EXERCISE OBJECTIVE:
Arrange the listing as a two-column CSV with the headers text and answer, giving each text and its answer one row, quoting every field and replacing line breaks with spaces. Begin at the line that has "How far between" and stop after the end of the listing.

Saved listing
┄┄┄┄┄┄┄┄┄┄┄┄┄┄┄┄┄┄┄┄
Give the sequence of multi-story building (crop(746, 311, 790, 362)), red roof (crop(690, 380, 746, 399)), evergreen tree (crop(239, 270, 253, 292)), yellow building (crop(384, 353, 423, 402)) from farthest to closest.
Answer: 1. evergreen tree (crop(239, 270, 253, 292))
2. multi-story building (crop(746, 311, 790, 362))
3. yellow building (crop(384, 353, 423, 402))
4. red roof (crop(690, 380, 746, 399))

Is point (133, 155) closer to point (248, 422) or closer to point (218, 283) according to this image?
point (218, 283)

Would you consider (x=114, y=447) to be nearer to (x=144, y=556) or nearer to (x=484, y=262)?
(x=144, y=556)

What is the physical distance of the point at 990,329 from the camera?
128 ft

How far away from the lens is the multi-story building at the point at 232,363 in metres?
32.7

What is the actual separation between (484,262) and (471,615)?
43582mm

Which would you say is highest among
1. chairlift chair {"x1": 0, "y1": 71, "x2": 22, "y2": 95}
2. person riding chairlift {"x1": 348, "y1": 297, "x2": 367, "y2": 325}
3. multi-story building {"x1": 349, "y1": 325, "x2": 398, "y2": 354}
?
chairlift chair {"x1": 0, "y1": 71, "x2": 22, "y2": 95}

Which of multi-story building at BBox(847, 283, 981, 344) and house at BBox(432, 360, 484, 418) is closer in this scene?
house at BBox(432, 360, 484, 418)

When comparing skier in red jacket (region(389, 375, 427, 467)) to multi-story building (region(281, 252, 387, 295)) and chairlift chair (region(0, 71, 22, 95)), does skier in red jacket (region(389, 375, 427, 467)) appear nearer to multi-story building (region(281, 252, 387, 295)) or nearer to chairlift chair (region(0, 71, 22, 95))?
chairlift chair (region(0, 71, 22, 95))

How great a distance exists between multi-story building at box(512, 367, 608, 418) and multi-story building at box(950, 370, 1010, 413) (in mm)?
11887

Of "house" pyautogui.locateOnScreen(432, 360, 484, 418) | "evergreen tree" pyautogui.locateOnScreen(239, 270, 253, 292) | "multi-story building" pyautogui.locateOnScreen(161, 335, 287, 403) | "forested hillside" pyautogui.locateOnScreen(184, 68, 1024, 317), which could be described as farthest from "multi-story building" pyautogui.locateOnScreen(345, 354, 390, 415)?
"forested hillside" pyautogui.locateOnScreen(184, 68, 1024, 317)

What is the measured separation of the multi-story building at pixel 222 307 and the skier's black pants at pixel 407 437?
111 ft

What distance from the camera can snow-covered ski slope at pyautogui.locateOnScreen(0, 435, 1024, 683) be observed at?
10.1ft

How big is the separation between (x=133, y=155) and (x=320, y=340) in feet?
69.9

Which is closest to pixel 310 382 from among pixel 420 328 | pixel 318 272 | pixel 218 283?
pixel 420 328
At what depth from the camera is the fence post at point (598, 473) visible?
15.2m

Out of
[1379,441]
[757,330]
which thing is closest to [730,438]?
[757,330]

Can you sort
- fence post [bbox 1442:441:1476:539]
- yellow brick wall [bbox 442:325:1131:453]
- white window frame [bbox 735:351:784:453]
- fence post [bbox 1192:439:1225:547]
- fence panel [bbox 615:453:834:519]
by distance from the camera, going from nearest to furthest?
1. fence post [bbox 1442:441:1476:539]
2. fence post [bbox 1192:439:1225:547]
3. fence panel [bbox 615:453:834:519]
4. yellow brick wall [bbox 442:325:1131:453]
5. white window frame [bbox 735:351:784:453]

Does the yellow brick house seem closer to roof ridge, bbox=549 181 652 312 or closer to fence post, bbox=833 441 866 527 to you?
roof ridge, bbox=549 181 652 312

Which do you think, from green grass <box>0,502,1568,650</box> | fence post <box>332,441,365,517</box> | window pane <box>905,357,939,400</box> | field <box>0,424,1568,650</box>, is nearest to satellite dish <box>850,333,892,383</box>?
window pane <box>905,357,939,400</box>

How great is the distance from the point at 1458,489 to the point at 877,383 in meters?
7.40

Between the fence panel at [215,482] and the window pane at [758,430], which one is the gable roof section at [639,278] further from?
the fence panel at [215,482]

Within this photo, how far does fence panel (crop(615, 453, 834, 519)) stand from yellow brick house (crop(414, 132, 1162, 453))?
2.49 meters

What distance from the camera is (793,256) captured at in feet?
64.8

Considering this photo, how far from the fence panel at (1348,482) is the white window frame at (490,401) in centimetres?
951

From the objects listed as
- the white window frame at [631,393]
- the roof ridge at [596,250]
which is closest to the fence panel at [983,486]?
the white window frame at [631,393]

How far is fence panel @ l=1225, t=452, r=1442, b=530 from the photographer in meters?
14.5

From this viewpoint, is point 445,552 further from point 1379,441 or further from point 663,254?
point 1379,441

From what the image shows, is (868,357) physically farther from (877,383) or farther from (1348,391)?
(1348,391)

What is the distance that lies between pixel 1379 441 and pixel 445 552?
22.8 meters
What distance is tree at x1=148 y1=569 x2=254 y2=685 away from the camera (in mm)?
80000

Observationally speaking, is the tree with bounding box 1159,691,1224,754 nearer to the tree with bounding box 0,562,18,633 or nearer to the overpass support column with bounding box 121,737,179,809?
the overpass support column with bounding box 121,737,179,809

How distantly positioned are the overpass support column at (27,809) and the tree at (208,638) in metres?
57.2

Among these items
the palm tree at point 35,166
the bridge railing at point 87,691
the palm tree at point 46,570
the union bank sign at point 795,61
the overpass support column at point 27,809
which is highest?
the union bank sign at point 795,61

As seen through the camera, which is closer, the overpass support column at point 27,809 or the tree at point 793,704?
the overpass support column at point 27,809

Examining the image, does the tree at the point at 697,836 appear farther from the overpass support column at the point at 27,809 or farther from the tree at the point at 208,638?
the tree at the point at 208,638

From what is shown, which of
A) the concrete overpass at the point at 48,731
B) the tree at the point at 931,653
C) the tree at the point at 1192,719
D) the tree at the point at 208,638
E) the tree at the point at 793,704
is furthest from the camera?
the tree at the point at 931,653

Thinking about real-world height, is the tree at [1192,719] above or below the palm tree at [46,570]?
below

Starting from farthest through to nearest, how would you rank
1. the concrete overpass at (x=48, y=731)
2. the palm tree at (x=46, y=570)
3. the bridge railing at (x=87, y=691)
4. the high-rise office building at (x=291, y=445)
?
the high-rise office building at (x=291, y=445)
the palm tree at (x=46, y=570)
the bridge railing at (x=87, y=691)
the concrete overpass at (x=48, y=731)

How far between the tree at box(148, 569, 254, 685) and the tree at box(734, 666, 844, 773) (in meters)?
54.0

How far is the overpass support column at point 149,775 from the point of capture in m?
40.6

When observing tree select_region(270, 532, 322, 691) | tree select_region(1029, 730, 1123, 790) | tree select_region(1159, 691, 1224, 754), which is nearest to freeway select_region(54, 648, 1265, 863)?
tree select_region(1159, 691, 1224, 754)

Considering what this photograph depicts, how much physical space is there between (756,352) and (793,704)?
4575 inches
┄┄┄┄┄┄┄┄┄┄┄┄┄┄┄┄┄┄┄┄
ANSWER TO THIS TASK:
text,answer
"How far between the tree at box(148, 569, 254, 685) and the tree at box(734, 666, 844, 773) (in meters)?","54.0"
"How far is the overpass support column at point 149,775 from the point of capture in m?","40.6"
"When observing tree select_region(270, 532, 322, 691) | tree select_region(1029, 730, 1123, 790) | tree select_region(1159, 691, 1224, 754), which is nearest to freeway select_region(54, 648, 1265, 863)?","tree select_region(1159, 691, 1224, 754)"
"Considering what this photograph depicts, how much physical space is there between (756,352) and (793,704)?","4575 inches"